● Directions for this task
Convert every line of the records into a Markdown table with the columns Row and Line, omitting blank lines. Leave the pictures out of your answer.

[Records from a dataset]
--*--
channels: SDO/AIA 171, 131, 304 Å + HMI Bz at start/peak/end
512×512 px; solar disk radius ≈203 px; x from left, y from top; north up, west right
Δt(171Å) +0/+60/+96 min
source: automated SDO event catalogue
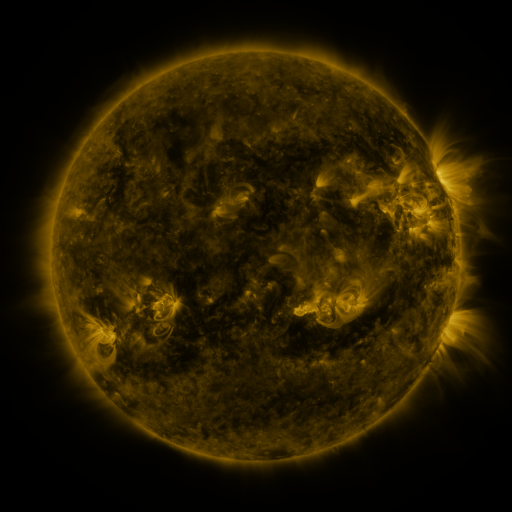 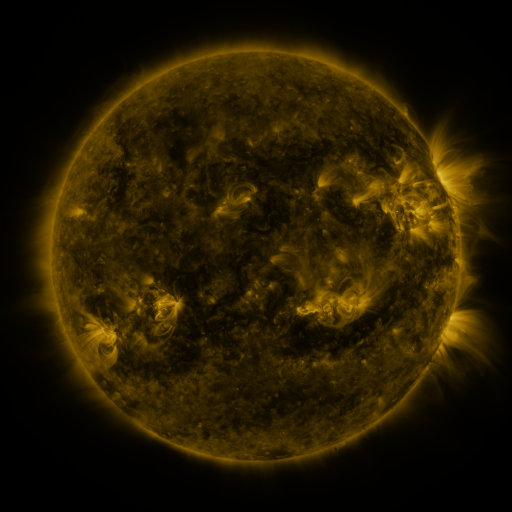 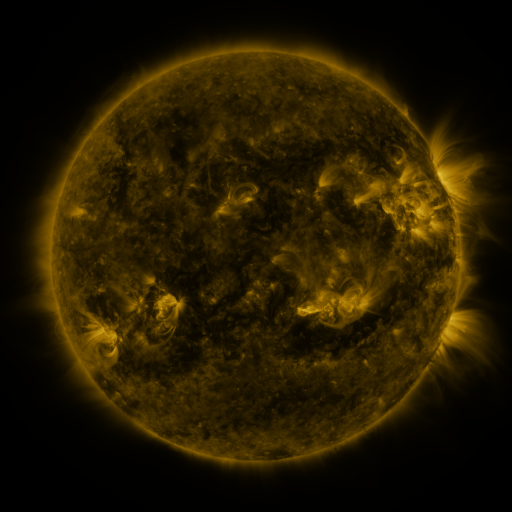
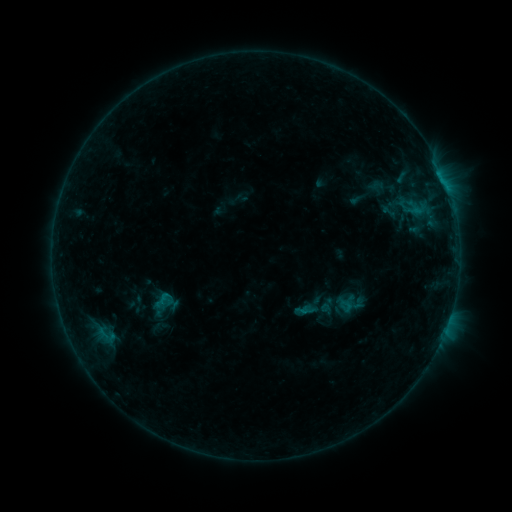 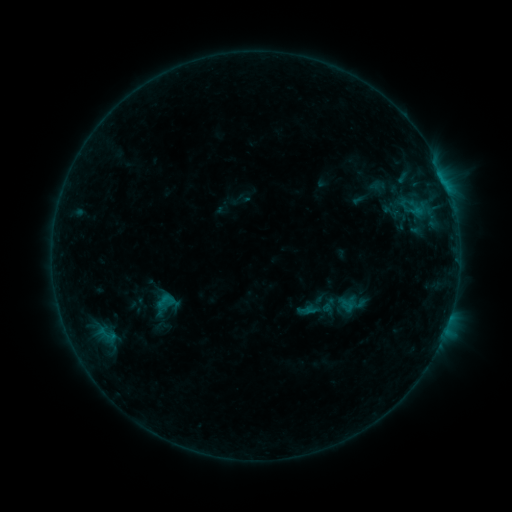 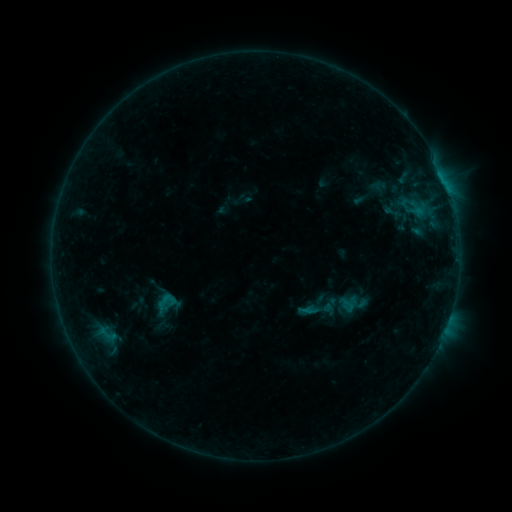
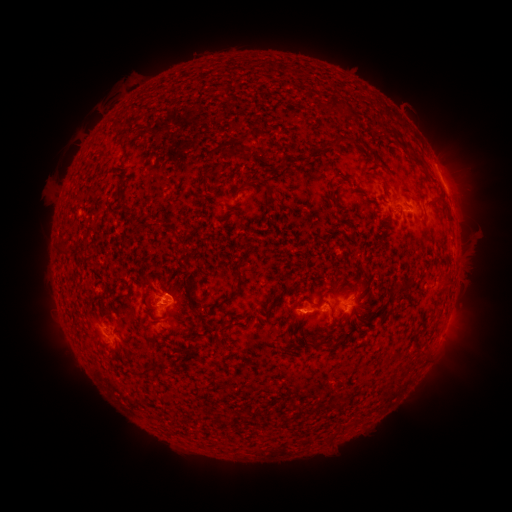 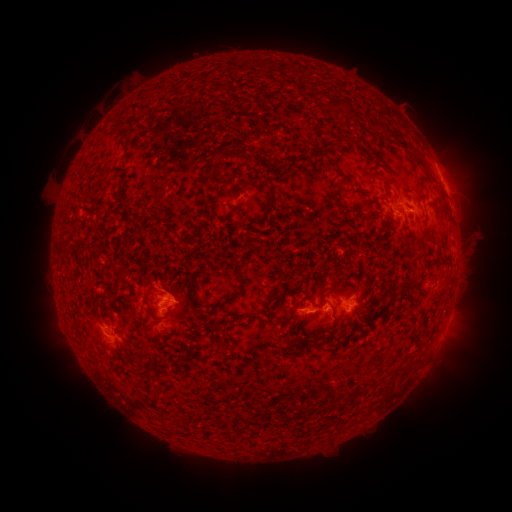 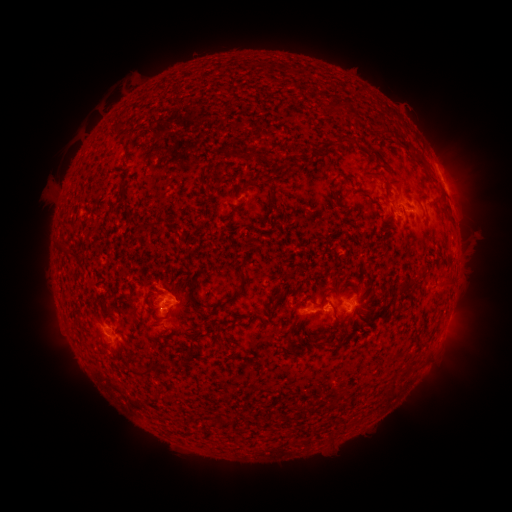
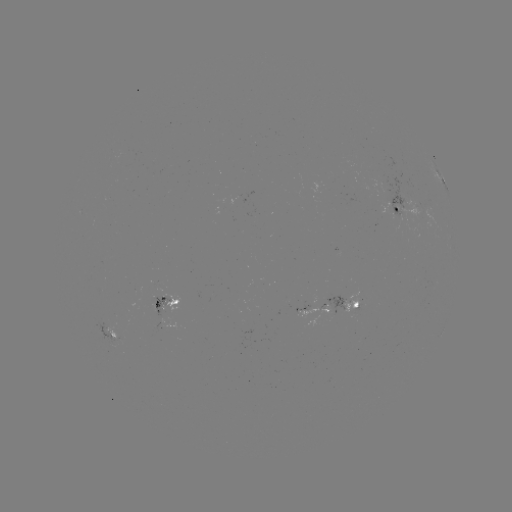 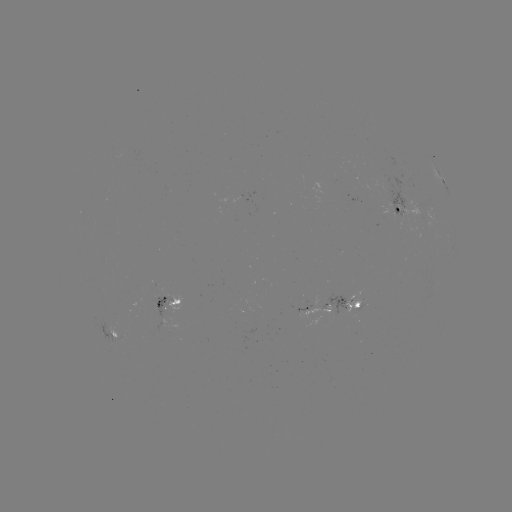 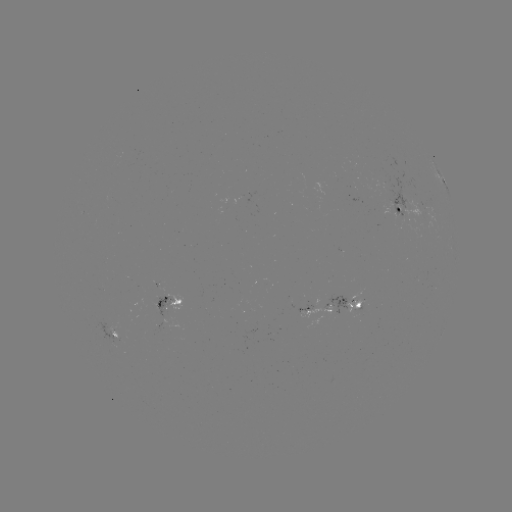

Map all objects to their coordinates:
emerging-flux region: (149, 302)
--*--
● Result for this task
| Row | Line |
|---|---|
| 1 | channels: SDO/AIA 171, 131, 304 Å + HMI Bz at start/peak/end |
| 2 | 512×512 px; solar disk radius ≈203 px; x from left, y from top; north up, west right |
| 3 | Δt(171Å) +0/+60/+96 min |
| 4 | source: automated SDO event catalogue |
| 5 | Map all objects to their coordinates: |
| 6 | emerging-flux region: (149, 302) |